Fastest Julia implementation for a cyclic convolution of real vectors

lukemin · December 10, 2024, 3:34pm

Hi,

I am looking for the fastest way to implement the cyclic convolution of two real vectors. In other words, given some positive integer n > 0 which is not necessarily power-of-two, I want to multiply two degree-(n-1) polynomials a(x) and b(x) modulo x^n-1.

Currently I am using FFTW.jl package for this. My approach is as follows:

If n is a product of 2, 3, 5, 7 (which is pretty well optimised in FFTW library I believe), I compute real FFT (rfft) of length n for both a(x) and b(x), and multiply them and apply real iFFT (irfft) to obtain a(x) * b(x) mod x^n-1 directly.
Otherwise, I pad the vector to length m, which is the smallest product of 2, 3, 5, 7 greater than 2n-1. Then, I compute real FFT of length m for a(x) and b(x) to multiply the polynomial, and apply real iFFT (irfft) to obtain a(x) * b(x). Then, I reduce it by the polynomial x^n-1.

However, I would like to optimize this further. Is there a more efficient method or a more performant library that provides the real FFT (or possibly the convolution directly)?

Thanks in advance.

Oscar_Smith · December 10, 2024, 3:36pm

How big is n?
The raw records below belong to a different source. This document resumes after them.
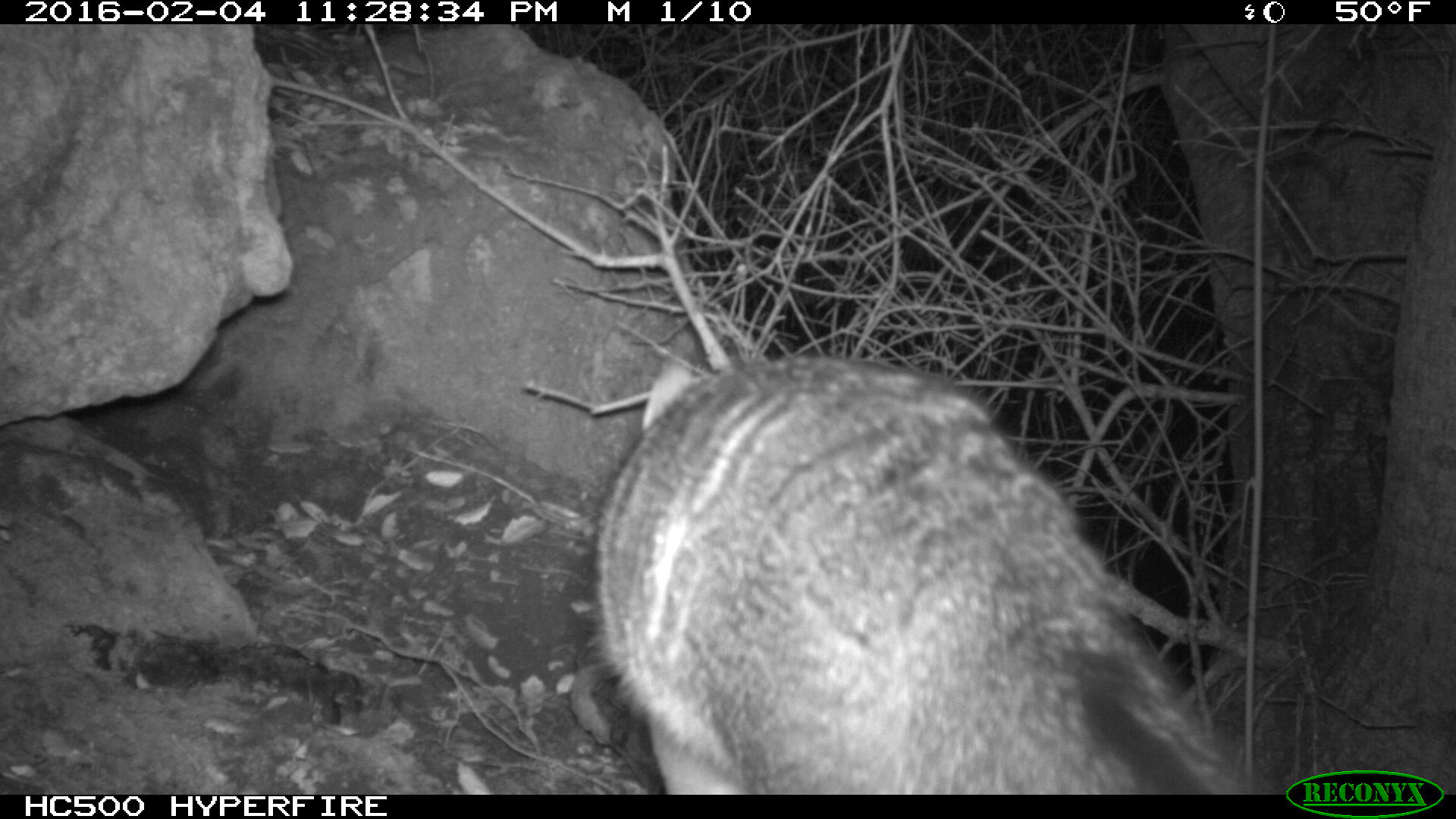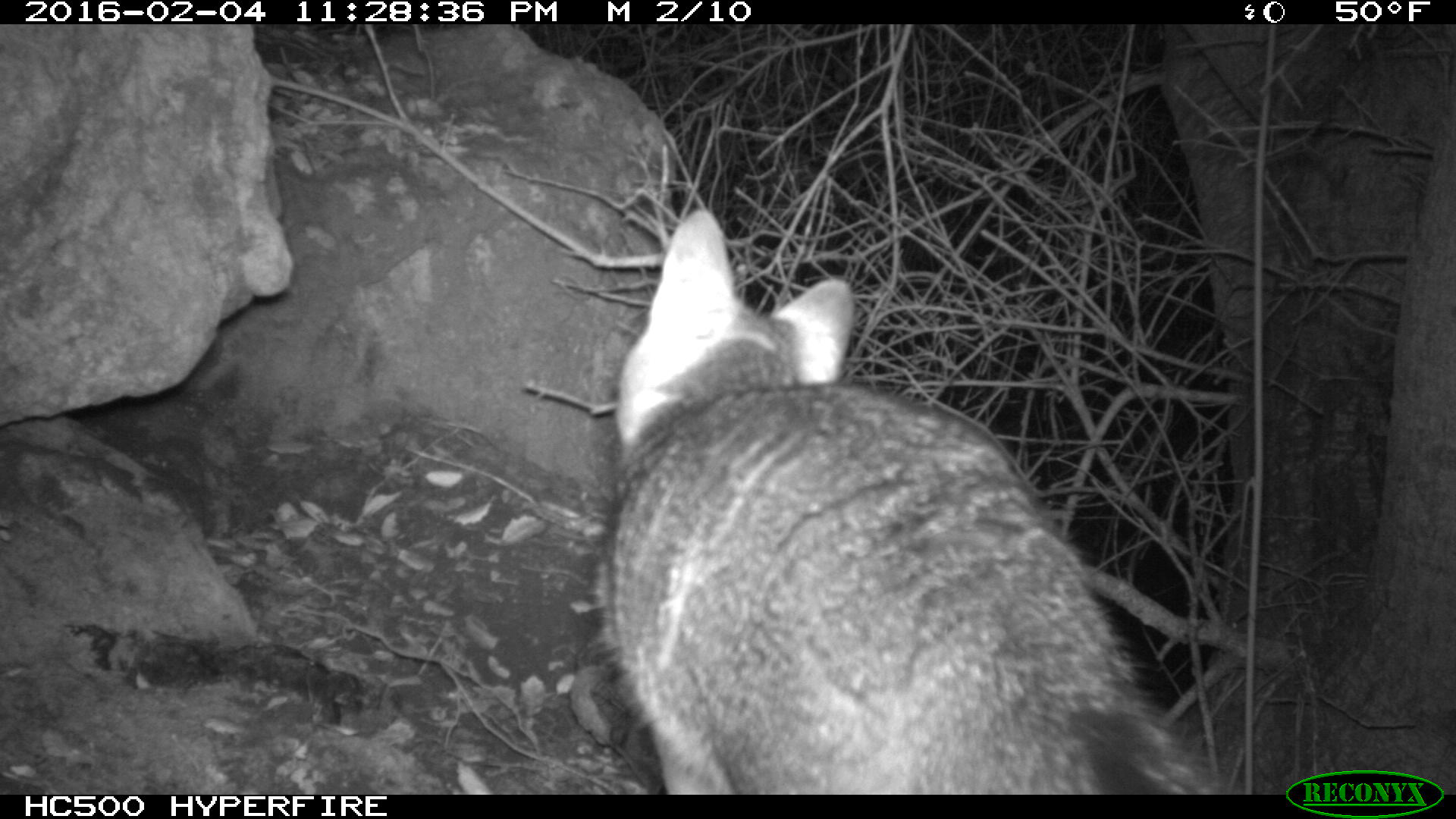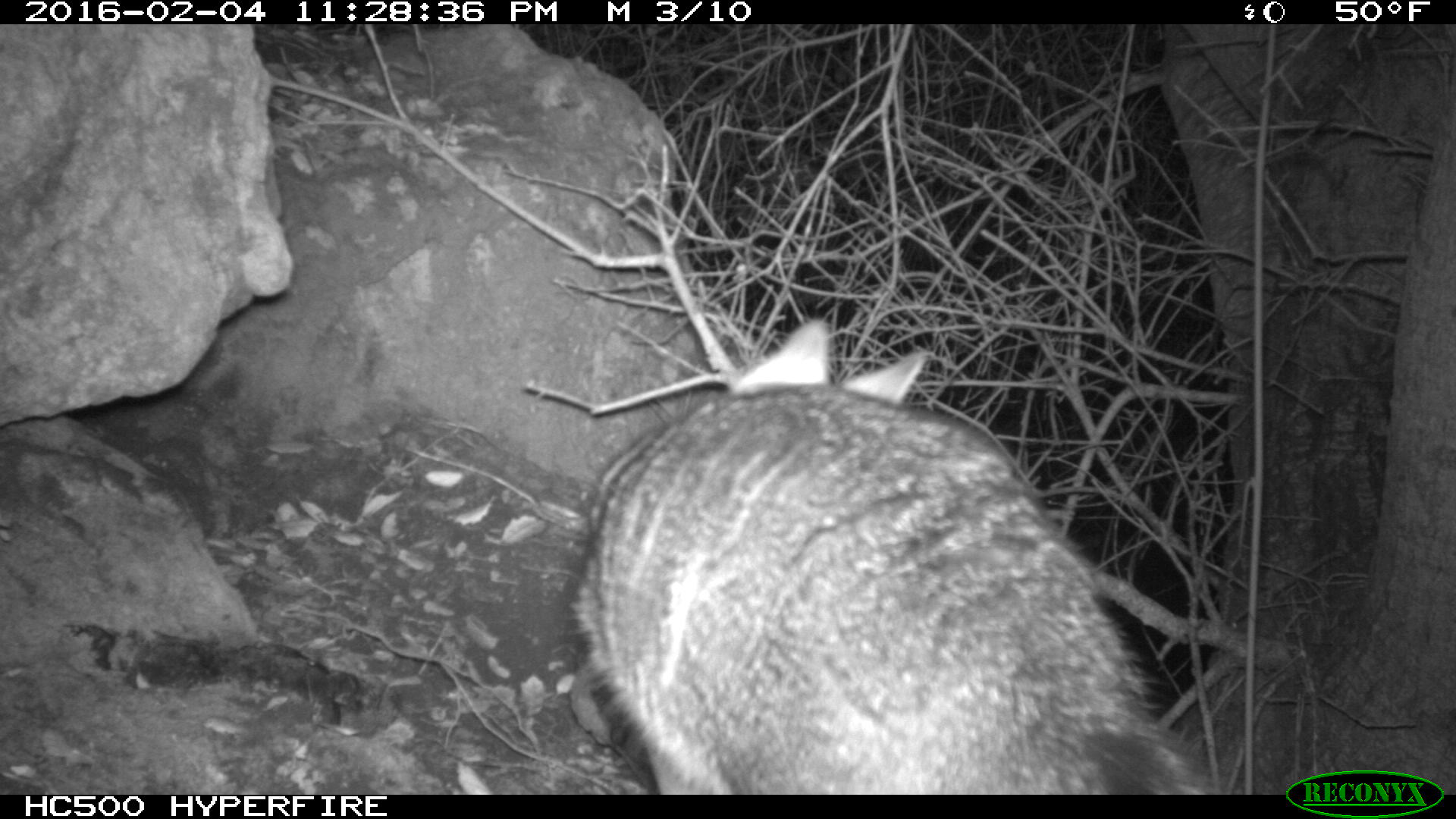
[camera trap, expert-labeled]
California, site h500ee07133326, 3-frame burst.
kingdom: Animalia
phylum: Chordata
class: Mammalia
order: Carnivora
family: Canidae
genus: Urocyon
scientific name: Urocyon littoralis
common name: island fox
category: fox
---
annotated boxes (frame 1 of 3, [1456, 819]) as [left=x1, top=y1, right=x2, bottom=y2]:
fox: [left=594, top=350, right=1285, bottom=792]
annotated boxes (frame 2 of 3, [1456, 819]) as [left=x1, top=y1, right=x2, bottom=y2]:
fox: [left=593, top=210, right=1238, bottom=794]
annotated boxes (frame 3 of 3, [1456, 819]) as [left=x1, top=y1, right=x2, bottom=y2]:
fox: [left=561, top=315, right=1216, bottom=795]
If it’s less than 100 or so, you may have better luck just doing the multiplication and reduction the obvious way.

lukemin · December 10, 2024, 4:16pm

It depends, but usually between 1024 and 4096. I think it also worths mention that I perform a substantial number of the same-length convolution (of length n).
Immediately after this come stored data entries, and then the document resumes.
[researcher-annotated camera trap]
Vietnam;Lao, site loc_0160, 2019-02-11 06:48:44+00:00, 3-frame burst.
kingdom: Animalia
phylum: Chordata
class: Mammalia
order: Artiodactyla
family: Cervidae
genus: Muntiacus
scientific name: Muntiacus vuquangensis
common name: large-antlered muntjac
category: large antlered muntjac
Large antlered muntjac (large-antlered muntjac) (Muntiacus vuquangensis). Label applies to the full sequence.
DNF · December 10, 2024, 5:52pm

In that case, make sure you create a plan that you re-use for all convolutions. You may also benefit from performing the transformations into a pre-allocated buffer.

DNF · December 10, 2024, 5:56pm

Wait, if you’re doing cyclic convolution, why do you need to pad past 2n-1? Smallest product greater or equal to n is enough, no?

stevengj · December 10, 2024, 6:21pm

If you want a cyclic convolution of length n, then if you zero-pad to a cyclic convolution of length less than 2n-1 the “wrap-around” terms will be wrong and you won’t be able to disentangle them in post-processing. Whereas if you zero-pad to at least 2n-1, then the wrap-around terms only fall onto the zero padding — you effectively have a linear (non-cyclic) convolution, and you can convert it back to the desired length-n cyclic convolution by wrapping it back to the original length (adding the overlap terms).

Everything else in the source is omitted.